Understanding how our fees web-services are being used

After intensive testing, fee status information was released via the myMMU portal to all first year students on November 17, 2010. Naturally, there has been considerable interest in understanding the impact of this new system in terms of take-up and in the broader context of feedback from students and front-line FLS staff dealing with financial queries.
Here is how we sorted the records to get the statistics

Alex’s earlier post described how LRT developers worked with colleagues in Financial and Legal Services (FLS) to give students access to a personalised traffic light summary of their financial standing across three categories: tuition, accommodation and other fees. Information displayed in the myMMU SharePoint portal was provided by a getFeeStatus web-service and used in a WebPart that enabled students to use a second web-service getFeeEmail if they wished to receive a detailed financial statement by email.

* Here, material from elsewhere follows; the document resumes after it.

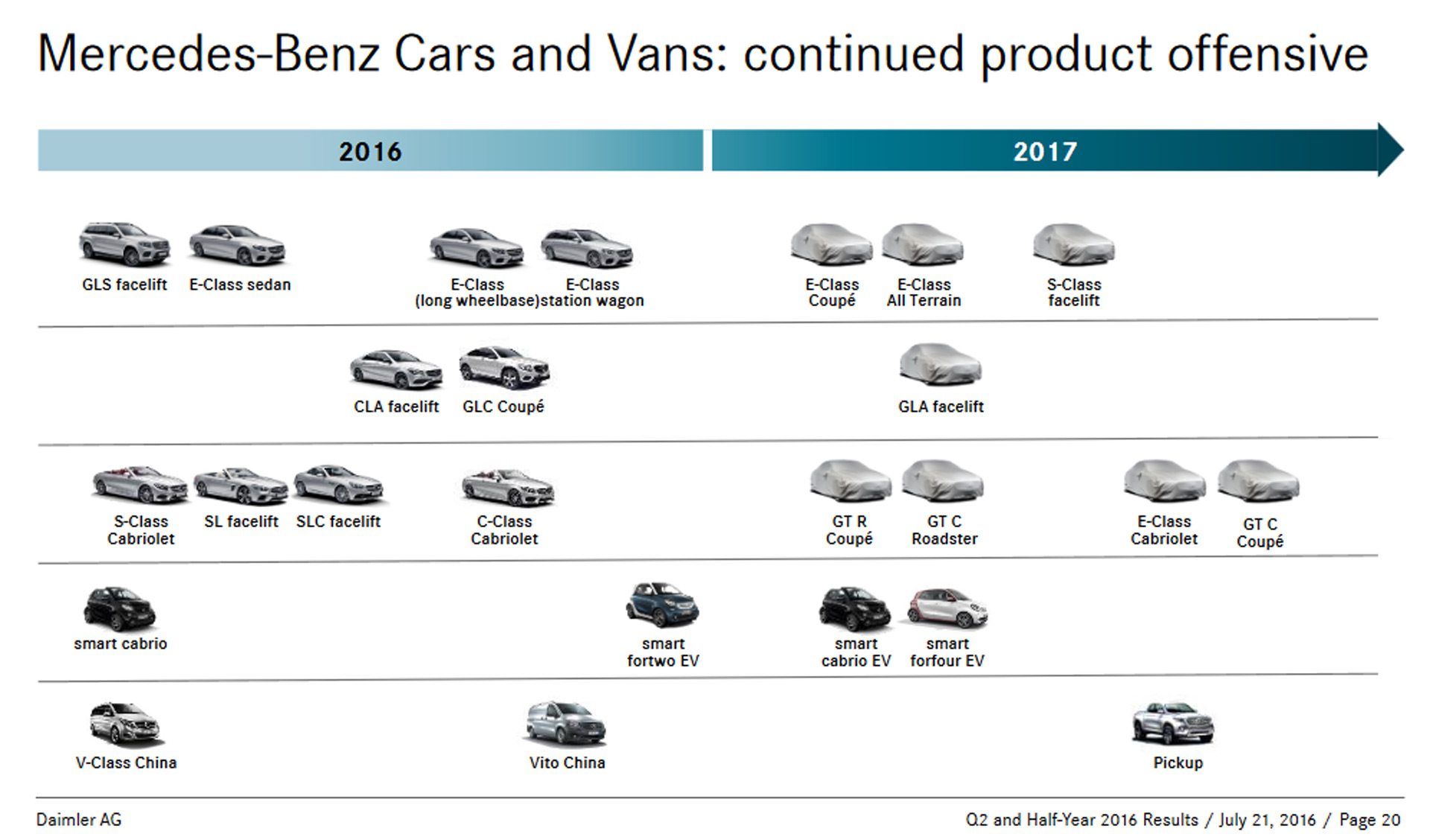 Updated Mercedes Roadmap Reveals Plans For E Class All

After intensive testing, fee status information was released via the myMMU portal to all first year students on November 17, 2010. Naturally, there has been considerable interest in understanding the impact of this new system in terms of take-up and in the broader context of feedback from students and front-line FLS staff dealing with financial queries.

So, here are some initial statistics gathered from the server running the REST web-services:

Total accesses Nov 17th 2010 to January 15th 2011:

All logs from November:   1,754,573 for all objects and pages on the web-services server

Students who have viewed the Traffic Lights summary page:  9084

Students who follow through from the Traffic Lights summary page to request a detailed financial statement:  1132

How did we go about getting these stats?

The getFeeStatus and getFeeEmail REST web-services run on a Microsoft IIS server which, like all other MS IIS servers, keeps hit logs of people and machines accessing pages hosted on it: URL u accessed at time t using browser b from internet address i – and the really good news is that being REST services, not only will the name of the web-service called be logged, but all the querystring calling parameters will also appear in the URL … that’s going to come in handy later.

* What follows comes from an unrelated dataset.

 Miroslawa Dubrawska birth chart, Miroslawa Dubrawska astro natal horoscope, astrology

So the process of determining usage of the traffic light web-services starts and even ends (for this part of the analysis) on the IIS server, and by necessity it involves getting grubby with raw web server log files, rooting out nuggets of information pertinent to the things we’re interested in.

Sure – we could run the logs (all x Gigabytes of them) through a good log analyser like AWStats or the freeware Funnel Web Analyzer Kieron used for the graphs on a previous post.

These are great at providing generic page and object hits, but they tend to deal with ‘top 10 links served in November’ type scenarios. Useful, but not really what we need to discover how many students made use of a particular service with particular parameters within a particular timeframe.

To do this we decided to use a suite of geek-level powertools on a Linux box. Of course, we could use a suite of geek-level tools on a Windows box, but we’d have to find them first. Yes, yes… there is Powershell, but just read on – and let me know if Powershell could cope!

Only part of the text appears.